Clair v4 was designed with flexible deployment architectures in mind. The operator is free to choose a deployment model which scales to their use cases.
Before jumping directly into the models its important to note that Clair is designed to use a single configuration file across all node types. This design decision makes it very easy to deploy on systems like Kubernetes and OpenShift.
See Config Reference
In a combined deployment, all the Clair processes run in a single OS process. This is by far the easiest deployment model to configure as it involves the least moving parts.
A load balancer is still recommended if you plan on performing TLS termination. Typically this will be a OpenShift route or a Kubernetes ingress.
In the above diagram, Clair is running in combo mode and talking to a single database. To configure this model you will provide all node types the same database and start Clair in combo mode.

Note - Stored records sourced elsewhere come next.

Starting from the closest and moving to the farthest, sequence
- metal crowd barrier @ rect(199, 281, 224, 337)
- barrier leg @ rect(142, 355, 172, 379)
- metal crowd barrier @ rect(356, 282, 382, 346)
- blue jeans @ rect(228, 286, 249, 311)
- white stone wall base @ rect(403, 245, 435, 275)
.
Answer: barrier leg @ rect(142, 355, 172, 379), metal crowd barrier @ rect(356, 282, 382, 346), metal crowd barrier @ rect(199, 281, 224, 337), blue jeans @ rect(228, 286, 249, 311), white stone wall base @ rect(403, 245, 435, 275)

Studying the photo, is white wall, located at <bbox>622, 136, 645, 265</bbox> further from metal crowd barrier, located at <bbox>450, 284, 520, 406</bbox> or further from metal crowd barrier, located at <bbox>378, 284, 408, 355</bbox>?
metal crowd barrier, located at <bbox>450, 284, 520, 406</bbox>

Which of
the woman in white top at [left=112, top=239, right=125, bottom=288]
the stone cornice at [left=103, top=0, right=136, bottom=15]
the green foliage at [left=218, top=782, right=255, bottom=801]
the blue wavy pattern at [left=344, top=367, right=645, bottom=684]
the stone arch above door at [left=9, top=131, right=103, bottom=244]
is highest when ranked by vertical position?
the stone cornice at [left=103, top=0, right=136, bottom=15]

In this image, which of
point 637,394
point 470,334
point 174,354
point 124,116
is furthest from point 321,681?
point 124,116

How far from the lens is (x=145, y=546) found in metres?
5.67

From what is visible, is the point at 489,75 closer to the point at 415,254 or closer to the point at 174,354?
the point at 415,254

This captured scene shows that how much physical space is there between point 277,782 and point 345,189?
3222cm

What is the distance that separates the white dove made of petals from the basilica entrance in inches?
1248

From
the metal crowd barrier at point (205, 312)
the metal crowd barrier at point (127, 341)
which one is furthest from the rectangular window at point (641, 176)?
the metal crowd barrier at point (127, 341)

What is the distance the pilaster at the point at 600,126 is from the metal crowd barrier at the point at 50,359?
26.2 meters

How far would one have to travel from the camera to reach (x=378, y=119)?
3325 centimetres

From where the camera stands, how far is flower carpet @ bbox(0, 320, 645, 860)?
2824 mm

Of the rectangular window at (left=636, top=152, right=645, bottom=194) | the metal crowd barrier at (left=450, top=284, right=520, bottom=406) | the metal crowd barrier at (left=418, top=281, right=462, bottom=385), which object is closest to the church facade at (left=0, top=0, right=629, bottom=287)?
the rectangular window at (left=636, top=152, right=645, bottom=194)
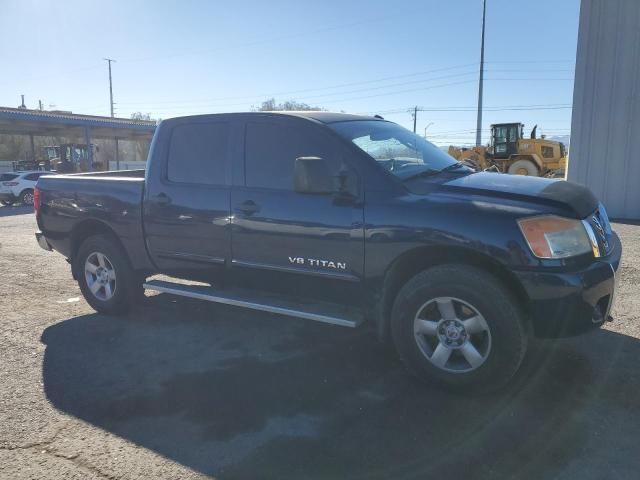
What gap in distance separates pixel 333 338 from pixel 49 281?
4.55 meters

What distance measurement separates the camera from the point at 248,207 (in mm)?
4289

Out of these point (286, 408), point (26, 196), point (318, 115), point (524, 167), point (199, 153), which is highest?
point (318, 115)

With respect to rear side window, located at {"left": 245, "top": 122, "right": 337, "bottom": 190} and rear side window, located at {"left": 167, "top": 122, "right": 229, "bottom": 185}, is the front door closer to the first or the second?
rear side window, located at {"left": 245, "top": 122, "right": 337, "bottom": 190}

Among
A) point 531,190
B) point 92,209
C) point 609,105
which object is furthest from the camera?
point 609,105

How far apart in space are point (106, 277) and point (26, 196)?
19350 millimetres

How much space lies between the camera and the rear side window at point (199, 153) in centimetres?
462

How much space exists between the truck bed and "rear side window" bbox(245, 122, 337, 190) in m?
1.32

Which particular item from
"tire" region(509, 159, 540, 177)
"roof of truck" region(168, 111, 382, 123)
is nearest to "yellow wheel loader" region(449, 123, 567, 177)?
"tire" region(509, 159, 540, 177)

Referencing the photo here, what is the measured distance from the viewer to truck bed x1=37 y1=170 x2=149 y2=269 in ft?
16.7

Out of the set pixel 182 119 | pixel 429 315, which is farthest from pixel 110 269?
pixel 429 315

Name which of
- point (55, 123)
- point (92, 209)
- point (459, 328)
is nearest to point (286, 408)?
point (459, 328)

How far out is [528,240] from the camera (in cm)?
319

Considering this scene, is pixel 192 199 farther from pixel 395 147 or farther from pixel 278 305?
pixel 395 147

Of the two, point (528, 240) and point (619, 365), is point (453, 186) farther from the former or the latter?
point (619, 365)
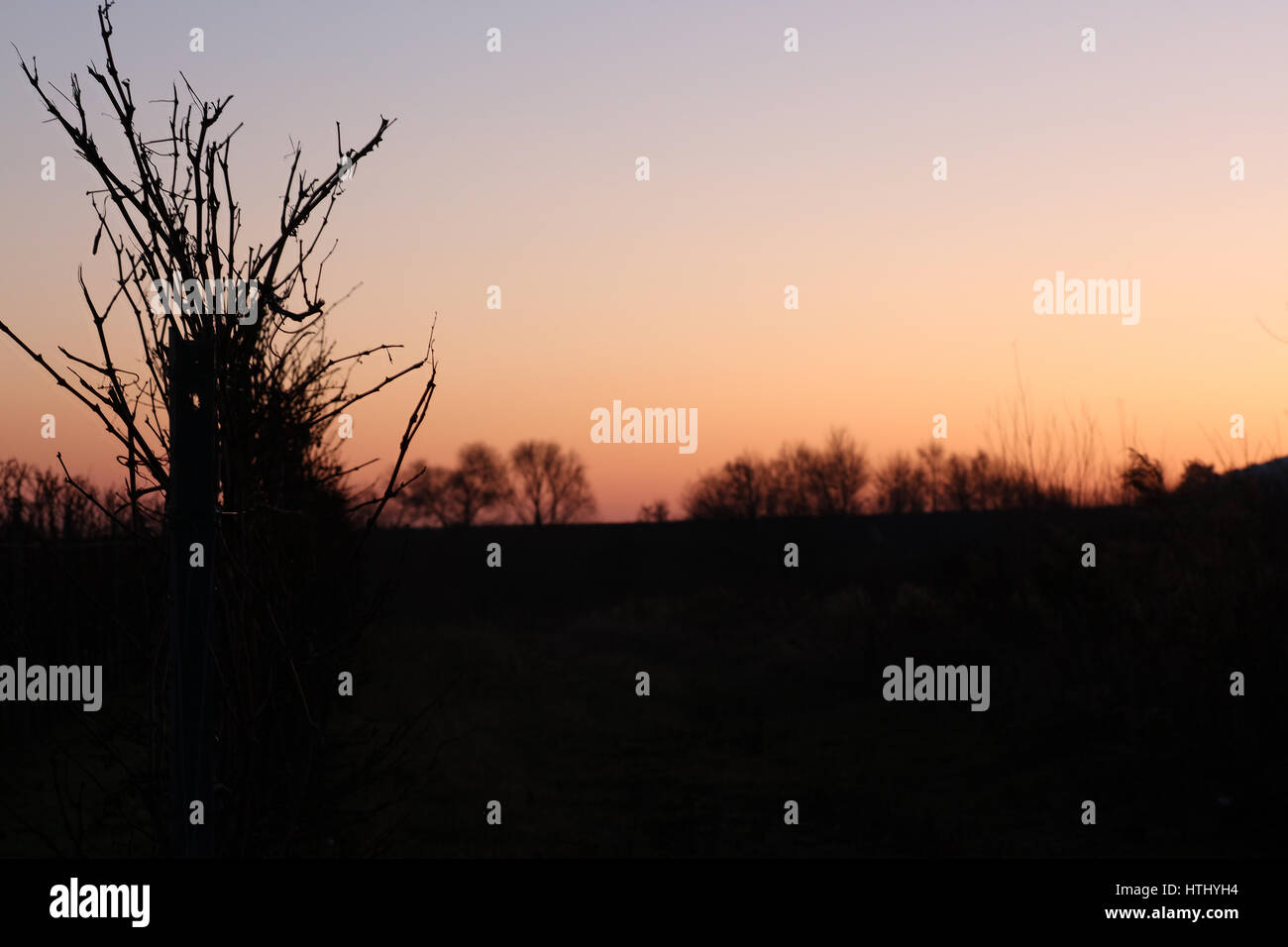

... indexer: connstring: "host=clairdb user=pqgotest dbname=pqgotest sslmode=verify-full" matcher: connstring: "host=clairdb user=pqgotest dbname=pqgotest sslmode=verify-full" ... notifier: connstring: "host=clairdb user=pqgotest dbname=pqgotest sslmode=verify-full" ...
In this mode, any configuration informing Clair how to talk to other nodes is ignored, it is not needed as all intra-process communication is done directly.
For added flexibility, it's also supported to split the databases while in combo mode.
In the above diagram, Clair is running in combo mode but database load is split between multiple databases. Since Clair is conceptually a set of micro-services, its processes do not share database tables even when combined into the same OS process.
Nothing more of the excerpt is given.